具体的には少年漫画雑誌(少年雑誌)に掲載されていることで分類される。1960年代中頃までは男子小中学生向けの漫画であったが、1960年代末からは読者層を大きく広げ、高校生以上の高い年齢層向けの作品や女性を視野に入れた作品も多くなった。ストーリーは基本的に戦いやパワーゲームが好まれ、冒険やアクションなど、主人公の戦いと成長をテーマにしたものが多い。他にスポーツを題材にしたもの、ホビーを題材にしたもの(メディアミックス化した商業戦略的な作品も多い)、乗り物やロボット、未来的な発明道具などメカが多数登場するSF作品も少年漫画に好まれる題材である。他にもギャグ漫画も定番となっている。一方、少女漫画では屋台骨といってもいい恋愛要素は、メインストーリーに付随されるおまけとしての見方が強かったが、1980年代以降、少年漫画においてもラブコメディが定番化するようになった。『ONE PIECE』が歴代漫画売上日本一を記録するなど、少年漫画は漫画界において最も発行部数が大きい分野であるが故に批判対象になることも多い。1968年永井豪の『ハレンチ学園』がヒットしてから少年漫画でも性描写が増加し、過激化した暴力表現とともに社会問題になった。また1980年代には、『北斗の拳』に代表される格闘漫画の流行で暴力表現が増加し、これも社会問題となった。
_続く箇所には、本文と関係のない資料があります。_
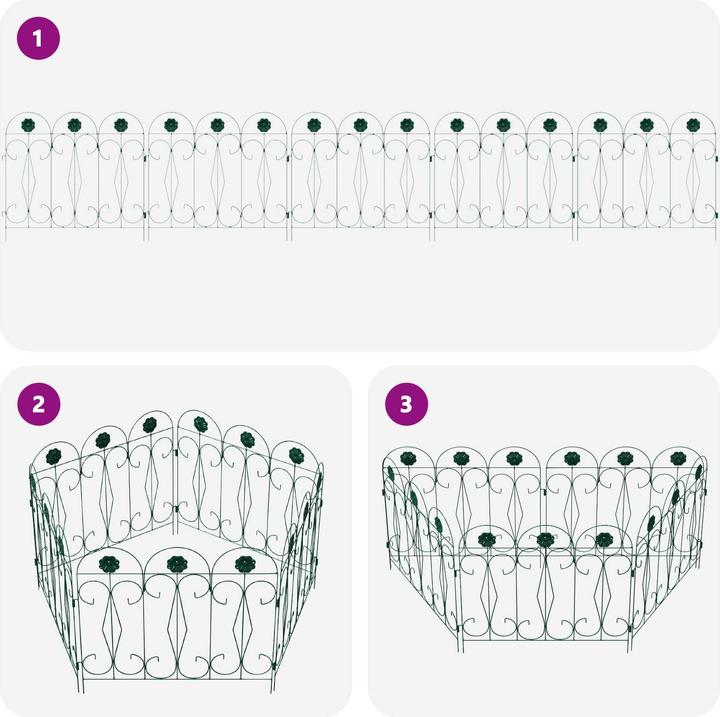 1

2

3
絵柄は、白と黒のコントラストが強く、描線の力強さ、物の重圧感や立体感、人物の俊敏な動き、背景の奥行きを強調した、少年の理想を追求したものが多い。激しいアクションのシーンではコマを斜めに割り、効果線やオノマトペを多様し、インパクトのために見開きや1ページ1コマの表現を使ったりもする。心理描写などの少女漫画と同様の技法も使うが、少女漫画と比較すると、柄トーンや点描の使用頻度が少なく、会話や共感や心理描写はおまけにとどめ、人物の動き、戦いの臨場感、お色気シーン、社会問題の解決に重点を置いている。女性キャラクターは、お色気要員、応援役、準主人公に徹させるなど、少女漫画との住み分けが見られる。2000年代以降は、女性向けの少年漫画、萌え絵を取り入れた少年漫画、日常のみを題材にした少年漫画も増えた。少女漫画、青年漫画(特に青年漫画)との境界線は曖昧になってきている。 雑誌によっては作家をデビューさせる漫画賞をストーリー部門とギャグ部門に分けているが、デビュー後はどちら出身でもアクション、ラブコメディを描くことがある。 商業漫画はアンケート葉書の結果を意識した展開が重視される。